Job
Please copy exactly the lines that begin with the one containing "Having point 329,203" and end with the last line of the entries.
=== Entries shown ===
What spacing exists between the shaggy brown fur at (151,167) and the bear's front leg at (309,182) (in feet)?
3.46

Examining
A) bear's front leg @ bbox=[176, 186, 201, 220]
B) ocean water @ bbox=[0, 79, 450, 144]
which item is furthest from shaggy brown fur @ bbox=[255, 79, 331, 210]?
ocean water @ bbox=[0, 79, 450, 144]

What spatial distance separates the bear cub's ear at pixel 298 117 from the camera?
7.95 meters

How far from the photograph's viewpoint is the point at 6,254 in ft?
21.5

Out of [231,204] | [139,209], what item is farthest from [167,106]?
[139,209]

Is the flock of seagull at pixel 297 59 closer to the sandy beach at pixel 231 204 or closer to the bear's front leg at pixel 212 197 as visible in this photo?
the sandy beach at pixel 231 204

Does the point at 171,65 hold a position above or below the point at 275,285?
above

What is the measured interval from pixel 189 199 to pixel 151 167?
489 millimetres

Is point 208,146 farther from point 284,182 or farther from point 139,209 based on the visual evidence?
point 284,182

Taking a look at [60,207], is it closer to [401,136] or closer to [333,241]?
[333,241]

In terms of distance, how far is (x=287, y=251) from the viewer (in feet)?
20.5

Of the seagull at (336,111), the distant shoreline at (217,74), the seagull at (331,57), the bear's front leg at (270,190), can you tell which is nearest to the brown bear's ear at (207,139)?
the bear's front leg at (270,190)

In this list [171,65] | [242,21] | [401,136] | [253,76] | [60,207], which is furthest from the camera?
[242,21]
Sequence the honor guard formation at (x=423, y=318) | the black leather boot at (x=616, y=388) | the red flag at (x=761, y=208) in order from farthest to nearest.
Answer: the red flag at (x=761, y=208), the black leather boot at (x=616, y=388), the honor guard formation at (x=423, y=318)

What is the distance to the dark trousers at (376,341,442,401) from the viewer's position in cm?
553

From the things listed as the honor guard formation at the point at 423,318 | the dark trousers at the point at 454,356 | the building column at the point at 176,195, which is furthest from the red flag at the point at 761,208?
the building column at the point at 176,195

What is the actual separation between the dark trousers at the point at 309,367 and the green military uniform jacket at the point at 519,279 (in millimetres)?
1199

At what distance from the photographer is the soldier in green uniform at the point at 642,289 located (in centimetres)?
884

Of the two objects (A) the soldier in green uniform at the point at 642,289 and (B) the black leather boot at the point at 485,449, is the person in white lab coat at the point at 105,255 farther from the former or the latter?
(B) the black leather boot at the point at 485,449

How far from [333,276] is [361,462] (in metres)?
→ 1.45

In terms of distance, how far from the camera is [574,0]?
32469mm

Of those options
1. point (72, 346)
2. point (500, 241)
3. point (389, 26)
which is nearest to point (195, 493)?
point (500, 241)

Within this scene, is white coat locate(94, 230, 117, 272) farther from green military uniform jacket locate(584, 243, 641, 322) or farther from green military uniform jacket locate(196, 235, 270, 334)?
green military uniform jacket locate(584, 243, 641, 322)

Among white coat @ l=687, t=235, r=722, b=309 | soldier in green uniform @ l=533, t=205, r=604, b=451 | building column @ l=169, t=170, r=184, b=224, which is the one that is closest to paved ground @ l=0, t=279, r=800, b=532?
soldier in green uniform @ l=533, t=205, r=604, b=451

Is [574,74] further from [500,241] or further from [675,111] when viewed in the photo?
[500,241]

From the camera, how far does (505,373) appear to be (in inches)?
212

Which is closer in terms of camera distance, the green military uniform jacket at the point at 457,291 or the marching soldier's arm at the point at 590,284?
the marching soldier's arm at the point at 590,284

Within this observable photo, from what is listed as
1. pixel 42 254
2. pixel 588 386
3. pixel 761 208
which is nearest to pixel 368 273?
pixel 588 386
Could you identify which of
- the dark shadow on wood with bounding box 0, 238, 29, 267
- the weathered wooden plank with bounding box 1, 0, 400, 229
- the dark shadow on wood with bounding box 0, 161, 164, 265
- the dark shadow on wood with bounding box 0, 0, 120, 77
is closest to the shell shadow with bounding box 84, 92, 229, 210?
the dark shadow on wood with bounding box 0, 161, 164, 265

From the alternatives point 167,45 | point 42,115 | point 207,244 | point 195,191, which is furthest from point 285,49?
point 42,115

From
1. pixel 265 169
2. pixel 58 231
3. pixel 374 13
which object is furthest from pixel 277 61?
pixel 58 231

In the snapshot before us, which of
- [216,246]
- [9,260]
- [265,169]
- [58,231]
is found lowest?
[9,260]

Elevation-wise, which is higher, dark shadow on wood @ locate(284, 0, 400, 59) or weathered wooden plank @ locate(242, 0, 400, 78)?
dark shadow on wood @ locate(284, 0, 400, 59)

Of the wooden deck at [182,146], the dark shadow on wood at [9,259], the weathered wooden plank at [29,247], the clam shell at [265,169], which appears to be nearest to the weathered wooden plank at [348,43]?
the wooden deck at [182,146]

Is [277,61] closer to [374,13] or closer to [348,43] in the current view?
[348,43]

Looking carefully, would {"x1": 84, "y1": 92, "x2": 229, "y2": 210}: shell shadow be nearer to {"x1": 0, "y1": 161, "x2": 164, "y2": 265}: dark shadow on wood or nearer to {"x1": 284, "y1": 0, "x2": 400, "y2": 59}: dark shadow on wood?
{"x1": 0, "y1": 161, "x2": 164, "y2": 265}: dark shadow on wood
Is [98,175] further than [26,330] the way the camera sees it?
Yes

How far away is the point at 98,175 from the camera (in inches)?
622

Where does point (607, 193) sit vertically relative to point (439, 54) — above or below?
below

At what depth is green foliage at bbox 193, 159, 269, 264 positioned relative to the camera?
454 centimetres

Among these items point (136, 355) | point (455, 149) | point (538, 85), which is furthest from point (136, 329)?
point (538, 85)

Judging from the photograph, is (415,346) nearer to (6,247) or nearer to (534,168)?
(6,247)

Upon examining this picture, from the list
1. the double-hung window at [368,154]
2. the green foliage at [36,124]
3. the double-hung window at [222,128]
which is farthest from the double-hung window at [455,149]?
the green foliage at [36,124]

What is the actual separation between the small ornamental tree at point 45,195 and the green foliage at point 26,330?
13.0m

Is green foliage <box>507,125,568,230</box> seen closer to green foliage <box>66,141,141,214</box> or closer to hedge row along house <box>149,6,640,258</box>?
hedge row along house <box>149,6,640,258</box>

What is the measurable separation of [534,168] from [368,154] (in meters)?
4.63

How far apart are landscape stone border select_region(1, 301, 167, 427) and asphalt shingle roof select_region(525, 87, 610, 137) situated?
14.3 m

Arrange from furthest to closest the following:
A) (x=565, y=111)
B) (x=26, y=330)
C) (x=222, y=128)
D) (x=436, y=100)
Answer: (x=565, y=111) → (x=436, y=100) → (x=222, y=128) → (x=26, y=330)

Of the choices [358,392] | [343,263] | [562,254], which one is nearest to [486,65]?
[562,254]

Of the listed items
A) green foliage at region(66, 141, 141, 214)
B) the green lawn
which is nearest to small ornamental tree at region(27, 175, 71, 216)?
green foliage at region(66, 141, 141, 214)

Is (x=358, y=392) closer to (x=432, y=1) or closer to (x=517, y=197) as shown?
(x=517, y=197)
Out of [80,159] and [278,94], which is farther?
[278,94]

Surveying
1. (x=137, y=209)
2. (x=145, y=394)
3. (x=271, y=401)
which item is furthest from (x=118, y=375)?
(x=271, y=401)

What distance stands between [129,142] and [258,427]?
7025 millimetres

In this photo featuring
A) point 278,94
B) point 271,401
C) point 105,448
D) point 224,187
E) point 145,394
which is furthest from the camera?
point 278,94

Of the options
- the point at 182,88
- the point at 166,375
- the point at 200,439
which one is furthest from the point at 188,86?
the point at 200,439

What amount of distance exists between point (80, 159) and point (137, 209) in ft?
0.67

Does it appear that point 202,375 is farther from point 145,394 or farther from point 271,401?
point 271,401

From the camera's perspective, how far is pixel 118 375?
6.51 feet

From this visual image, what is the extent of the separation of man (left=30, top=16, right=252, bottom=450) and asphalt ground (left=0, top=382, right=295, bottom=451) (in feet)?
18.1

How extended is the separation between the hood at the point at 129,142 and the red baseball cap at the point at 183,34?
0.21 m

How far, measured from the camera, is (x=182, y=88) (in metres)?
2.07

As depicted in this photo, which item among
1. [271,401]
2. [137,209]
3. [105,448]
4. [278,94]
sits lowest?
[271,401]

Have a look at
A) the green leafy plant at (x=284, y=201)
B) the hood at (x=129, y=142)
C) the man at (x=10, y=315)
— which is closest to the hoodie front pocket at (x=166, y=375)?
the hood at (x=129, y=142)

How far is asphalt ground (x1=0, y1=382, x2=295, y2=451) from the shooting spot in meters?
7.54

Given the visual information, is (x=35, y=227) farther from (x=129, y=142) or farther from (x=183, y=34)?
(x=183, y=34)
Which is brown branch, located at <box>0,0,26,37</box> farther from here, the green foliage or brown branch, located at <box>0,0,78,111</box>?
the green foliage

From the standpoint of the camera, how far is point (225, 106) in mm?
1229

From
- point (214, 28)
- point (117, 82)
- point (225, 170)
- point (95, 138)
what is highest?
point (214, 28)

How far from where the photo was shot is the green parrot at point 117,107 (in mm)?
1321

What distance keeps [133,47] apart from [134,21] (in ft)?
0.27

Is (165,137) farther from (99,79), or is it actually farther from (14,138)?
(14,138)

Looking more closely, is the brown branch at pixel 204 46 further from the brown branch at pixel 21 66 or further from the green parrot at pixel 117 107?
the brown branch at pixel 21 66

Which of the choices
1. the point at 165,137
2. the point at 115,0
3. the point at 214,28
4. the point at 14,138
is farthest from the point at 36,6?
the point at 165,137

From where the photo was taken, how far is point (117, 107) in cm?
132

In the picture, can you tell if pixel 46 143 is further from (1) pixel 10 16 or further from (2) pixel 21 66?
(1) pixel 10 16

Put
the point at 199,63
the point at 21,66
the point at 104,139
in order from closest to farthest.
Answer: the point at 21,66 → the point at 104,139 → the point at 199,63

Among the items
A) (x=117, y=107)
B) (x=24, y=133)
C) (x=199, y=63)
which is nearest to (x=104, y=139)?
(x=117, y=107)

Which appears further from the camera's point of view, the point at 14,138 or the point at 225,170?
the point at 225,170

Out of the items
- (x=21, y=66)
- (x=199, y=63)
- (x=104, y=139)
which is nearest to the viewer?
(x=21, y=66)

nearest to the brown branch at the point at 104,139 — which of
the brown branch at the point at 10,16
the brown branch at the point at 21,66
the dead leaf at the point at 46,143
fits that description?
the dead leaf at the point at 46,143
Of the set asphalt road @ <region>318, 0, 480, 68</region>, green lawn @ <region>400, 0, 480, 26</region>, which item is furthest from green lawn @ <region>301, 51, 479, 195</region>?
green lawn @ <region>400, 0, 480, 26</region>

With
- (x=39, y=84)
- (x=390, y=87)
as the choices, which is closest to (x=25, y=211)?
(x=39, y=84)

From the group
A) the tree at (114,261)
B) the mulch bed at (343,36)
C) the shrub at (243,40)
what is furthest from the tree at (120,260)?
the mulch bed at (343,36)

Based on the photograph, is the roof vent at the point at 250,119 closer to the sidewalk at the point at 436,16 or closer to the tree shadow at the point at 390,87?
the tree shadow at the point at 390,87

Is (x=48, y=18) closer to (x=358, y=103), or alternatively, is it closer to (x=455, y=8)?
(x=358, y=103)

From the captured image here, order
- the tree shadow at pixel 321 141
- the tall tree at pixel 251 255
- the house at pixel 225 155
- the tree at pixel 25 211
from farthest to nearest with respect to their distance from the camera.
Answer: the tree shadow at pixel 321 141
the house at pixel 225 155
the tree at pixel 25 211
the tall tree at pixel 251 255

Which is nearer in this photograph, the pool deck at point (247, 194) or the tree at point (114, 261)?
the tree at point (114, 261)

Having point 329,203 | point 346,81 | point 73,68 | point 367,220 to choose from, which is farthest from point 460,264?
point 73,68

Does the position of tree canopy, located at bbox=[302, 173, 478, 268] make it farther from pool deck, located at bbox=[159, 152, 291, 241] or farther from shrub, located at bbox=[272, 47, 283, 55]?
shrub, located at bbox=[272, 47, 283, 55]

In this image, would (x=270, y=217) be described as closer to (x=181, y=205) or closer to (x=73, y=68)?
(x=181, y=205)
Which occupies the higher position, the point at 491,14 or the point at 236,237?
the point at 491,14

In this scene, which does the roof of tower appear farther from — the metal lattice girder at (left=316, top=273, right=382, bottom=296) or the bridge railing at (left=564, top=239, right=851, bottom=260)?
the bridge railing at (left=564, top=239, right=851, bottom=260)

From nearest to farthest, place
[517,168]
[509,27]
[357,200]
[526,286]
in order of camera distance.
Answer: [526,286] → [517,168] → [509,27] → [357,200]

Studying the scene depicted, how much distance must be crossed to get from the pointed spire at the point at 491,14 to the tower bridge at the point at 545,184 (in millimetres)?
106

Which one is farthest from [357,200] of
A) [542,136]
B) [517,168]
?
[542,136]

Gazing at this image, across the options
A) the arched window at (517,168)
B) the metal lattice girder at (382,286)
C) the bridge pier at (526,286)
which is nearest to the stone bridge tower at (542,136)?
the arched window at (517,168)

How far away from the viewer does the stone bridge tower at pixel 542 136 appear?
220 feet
===
The solution
Having point 329,203 | point 346,81 | point 73,68 | point 367,220 to choose from, which is farthest from point 460,264?
point 73,68

Does the position of tree canopy, located at bbox=[302, 173, 478, 268] make it farther from pool deck, located at bbox=[159, 152, 291, 241] or farther from shrub, located at bbox=[272, 47, 283, 55]?
shrub, located at bbox=[272, 47, 283, 55]

In this image, would (x=270, y=217) be described as closer to (x=181, y=205) or closer to (x=73, y=68)?
(x=181, y=205)
Which occupies the higher position, the point at 491,14 or the point at 236,237?
the point at 491,14

In this scene, which does the roof of tower appear farther from — the metal lattice girder at (left=316, top=273, right=382, bottom=296) or the bridge railing at (left=564, top=239, right=851, bottom=260)?
the bridge railing at (left=564, top=239, right=851, bottom=260)

From nearest to farthest, place
[517,168]
[509,27]
[357,200]
[526,286]
in order of camera distance.
Answer: [526,286] → [517,168] → [509,27] → [357,200]

Studying the scene depicted, how much distance must be crossed to get from the pointed spire at the point at 491,14 to the tower bridge at the point at 545,184 (in millimetres)?
106

Which one is farthest from [357,200] of
A) [542,136]
B) [517,168]
?
[542,136]

Gazing at this image, across the options
A) the arched window at (517,168)
B) the metal lattice girder at (382,286)
C) the bridge pier at (526,286)
which is nearest to the stone bridge tower at (542,136)?
the arched window at (517,168)

How far away from the viewer does the stone bridge tower at pixel 542 136 appear?
220 feet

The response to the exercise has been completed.